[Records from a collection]
━━━━

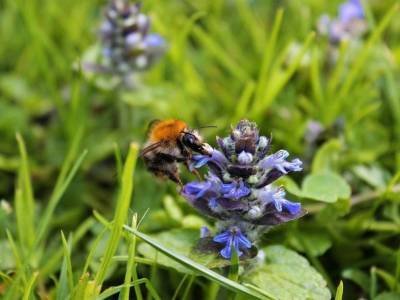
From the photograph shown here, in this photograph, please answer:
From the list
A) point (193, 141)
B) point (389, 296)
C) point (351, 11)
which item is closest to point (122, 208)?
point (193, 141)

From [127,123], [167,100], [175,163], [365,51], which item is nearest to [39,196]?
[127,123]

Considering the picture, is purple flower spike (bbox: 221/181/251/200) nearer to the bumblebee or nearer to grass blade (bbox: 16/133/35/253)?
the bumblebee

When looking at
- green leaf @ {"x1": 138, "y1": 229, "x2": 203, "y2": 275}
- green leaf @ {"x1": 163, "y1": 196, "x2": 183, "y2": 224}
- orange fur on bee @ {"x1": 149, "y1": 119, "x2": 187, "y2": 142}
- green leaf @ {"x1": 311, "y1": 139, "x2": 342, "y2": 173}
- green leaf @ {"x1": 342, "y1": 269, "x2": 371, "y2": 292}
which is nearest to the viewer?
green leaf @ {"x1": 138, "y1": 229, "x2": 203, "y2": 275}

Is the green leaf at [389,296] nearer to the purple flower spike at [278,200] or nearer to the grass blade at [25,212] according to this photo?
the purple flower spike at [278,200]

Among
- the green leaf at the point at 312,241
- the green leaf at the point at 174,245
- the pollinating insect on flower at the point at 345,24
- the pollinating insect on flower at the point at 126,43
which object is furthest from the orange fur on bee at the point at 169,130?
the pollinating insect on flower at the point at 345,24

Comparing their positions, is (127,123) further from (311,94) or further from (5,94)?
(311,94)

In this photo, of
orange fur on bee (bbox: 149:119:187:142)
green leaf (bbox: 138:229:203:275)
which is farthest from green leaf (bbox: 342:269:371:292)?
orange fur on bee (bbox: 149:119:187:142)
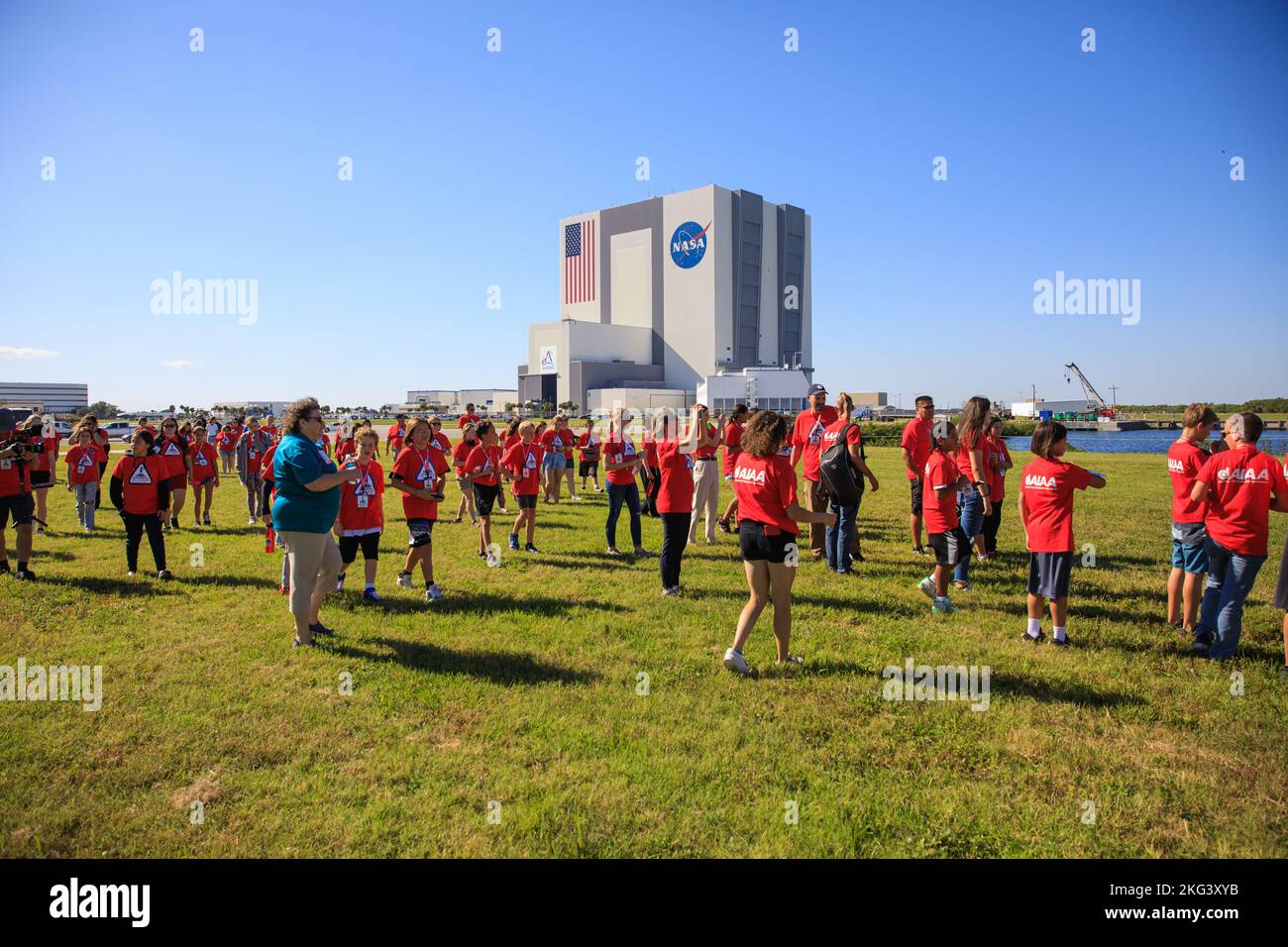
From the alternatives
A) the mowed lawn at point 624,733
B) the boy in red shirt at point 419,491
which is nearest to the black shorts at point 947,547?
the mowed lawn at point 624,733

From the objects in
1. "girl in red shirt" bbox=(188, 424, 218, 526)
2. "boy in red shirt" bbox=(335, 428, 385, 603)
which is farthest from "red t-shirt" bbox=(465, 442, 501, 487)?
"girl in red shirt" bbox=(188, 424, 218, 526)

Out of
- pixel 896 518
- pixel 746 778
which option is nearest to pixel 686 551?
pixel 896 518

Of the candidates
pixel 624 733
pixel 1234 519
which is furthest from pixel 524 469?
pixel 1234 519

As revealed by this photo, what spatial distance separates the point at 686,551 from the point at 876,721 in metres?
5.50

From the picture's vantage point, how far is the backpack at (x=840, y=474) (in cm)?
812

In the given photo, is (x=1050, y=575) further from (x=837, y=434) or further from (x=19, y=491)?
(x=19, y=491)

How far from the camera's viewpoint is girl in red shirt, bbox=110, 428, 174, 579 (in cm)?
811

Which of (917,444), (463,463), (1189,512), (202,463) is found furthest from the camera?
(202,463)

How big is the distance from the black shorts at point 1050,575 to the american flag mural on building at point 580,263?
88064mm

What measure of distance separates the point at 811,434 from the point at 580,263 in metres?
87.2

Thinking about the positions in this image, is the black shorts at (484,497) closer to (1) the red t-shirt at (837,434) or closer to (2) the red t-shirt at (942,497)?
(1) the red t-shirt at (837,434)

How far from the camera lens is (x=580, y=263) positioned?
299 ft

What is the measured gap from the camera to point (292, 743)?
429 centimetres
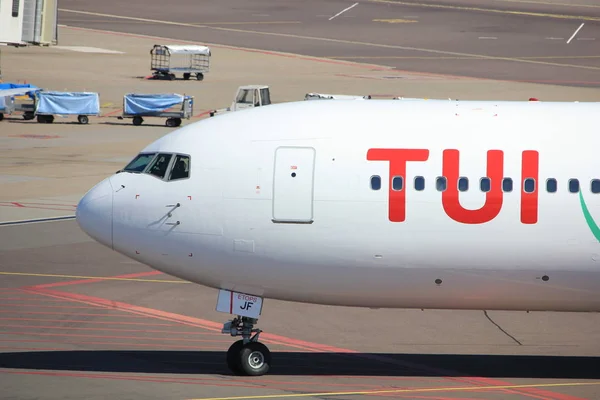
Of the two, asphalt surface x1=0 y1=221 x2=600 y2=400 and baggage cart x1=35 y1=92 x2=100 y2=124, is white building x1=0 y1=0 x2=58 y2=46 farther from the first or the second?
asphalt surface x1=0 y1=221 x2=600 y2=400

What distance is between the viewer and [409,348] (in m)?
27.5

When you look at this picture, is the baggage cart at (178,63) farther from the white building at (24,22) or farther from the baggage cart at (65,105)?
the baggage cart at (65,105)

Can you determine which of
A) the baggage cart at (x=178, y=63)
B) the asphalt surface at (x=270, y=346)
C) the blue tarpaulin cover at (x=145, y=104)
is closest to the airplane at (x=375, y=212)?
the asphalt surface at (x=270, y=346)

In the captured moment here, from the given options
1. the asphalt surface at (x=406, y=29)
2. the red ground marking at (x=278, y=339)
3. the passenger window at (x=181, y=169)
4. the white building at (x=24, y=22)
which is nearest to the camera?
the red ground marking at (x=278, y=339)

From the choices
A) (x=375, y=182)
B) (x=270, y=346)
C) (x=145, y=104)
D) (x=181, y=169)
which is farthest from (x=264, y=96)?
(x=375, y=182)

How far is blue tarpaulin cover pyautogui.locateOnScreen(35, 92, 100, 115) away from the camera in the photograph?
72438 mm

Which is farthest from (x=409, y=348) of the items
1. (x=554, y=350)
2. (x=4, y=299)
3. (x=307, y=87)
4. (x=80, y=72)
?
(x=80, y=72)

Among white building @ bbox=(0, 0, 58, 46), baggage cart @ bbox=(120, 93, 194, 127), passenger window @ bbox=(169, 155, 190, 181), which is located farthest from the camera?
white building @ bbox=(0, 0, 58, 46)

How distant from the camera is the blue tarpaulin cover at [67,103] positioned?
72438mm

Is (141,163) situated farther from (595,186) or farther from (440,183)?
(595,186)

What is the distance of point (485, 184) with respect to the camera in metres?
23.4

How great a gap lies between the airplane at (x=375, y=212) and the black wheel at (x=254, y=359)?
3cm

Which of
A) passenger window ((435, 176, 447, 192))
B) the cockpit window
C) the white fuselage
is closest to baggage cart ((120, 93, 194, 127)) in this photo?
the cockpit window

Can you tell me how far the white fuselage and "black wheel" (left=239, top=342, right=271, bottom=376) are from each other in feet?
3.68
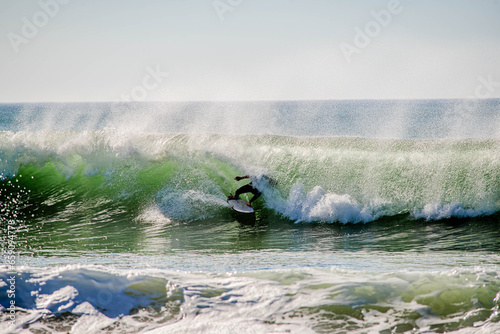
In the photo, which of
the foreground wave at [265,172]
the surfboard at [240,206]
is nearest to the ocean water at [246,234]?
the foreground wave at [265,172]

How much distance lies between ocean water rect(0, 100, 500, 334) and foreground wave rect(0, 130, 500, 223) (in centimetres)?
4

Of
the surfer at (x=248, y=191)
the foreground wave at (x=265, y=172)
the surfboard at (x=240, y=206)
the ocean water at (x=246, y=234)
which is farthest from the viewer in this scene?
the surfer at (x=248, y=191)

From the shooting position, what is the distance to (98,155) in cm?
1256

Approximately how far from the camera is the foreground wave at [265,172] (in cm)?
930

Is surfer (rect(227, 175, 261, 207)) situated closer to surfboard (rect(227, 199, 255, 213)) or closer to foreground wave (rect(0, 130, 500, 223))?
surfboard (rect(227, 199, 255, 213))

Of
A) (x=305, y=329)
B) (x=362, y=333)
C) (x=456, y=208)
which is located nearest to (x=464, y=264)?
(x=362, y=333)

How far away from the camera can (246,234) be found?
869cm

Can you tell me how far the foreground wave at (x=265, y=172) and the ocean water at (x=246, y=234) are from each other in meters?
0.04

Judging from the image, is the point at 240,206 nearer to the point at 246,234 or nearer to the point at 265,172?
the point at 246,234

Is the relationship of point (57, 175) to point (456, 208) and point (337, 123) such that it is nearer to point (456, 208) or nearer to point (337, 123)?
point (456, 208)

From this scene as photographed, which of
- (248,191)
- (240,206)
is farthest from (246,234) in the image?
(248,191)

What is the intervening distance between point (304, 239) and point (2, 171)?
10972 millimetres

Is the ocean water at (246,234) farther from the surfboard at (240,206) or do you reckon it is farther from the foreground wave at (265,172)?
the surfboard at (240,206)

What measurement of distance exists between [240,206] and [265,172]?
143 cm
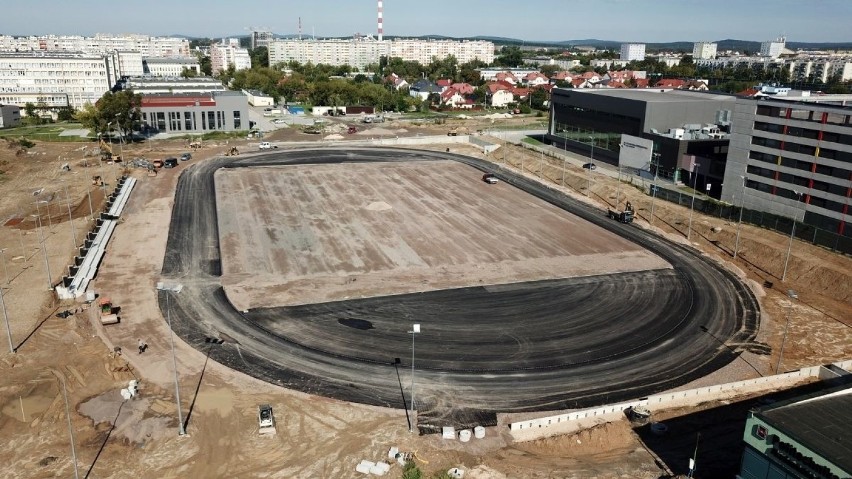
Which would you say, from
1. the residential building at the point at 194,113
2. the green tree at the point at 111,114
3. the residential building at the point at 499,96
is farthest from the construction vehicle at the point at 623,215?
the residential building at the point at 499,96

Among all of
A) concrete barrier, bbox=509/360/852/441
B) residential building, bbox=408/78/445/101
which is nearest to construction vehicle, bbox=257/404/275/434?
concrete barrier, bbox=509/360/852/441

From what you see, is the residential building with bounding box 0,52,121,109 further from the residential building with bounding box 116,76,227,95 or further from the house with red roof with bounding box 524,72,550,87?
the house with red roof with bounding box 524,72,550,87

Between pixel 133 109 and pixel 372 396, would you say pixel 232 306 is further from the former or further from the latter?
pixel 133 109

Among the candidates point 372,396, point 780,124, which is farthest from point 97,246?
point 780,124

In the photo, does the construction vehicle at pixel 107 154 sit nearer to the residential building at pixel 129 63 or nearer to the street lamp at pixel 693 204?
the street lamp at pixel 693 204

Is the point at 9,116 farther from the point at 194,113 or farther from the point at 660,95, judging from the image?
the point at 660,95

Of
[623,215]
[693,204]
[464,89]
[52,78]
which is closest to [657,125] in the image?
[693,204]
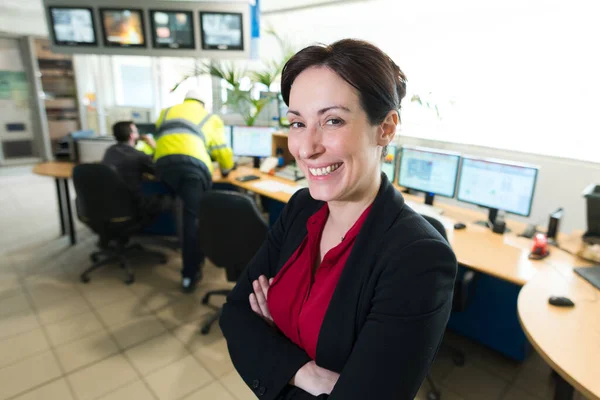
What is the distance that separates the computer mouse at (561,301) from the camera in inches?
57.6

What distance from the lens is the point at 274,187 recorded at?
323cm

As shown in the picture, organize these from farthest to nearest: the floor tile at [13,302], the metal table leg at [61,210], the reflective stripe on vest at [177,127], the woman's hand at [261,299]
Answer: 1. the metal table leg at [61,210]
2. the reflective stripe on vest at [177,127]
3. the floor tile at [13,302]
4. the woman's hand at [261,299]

━━━━

Quote word for word the stretch of the material above, from the line containing "As shown in" through the end of the material.

Output of the exercise:
As shown in the picture, organize these from farthest to nearest: the floor tile at [13,302], the metal table leg at [61,210], the reflective stripe on vest at [177,127], the woman's hand at [261,299]
Answer: 1. the metal table leg at [61,210]
2. the reflective stripe on vest at [177,127]
3. the floor tile at [13,302]
4. the woman's hand at [261,299]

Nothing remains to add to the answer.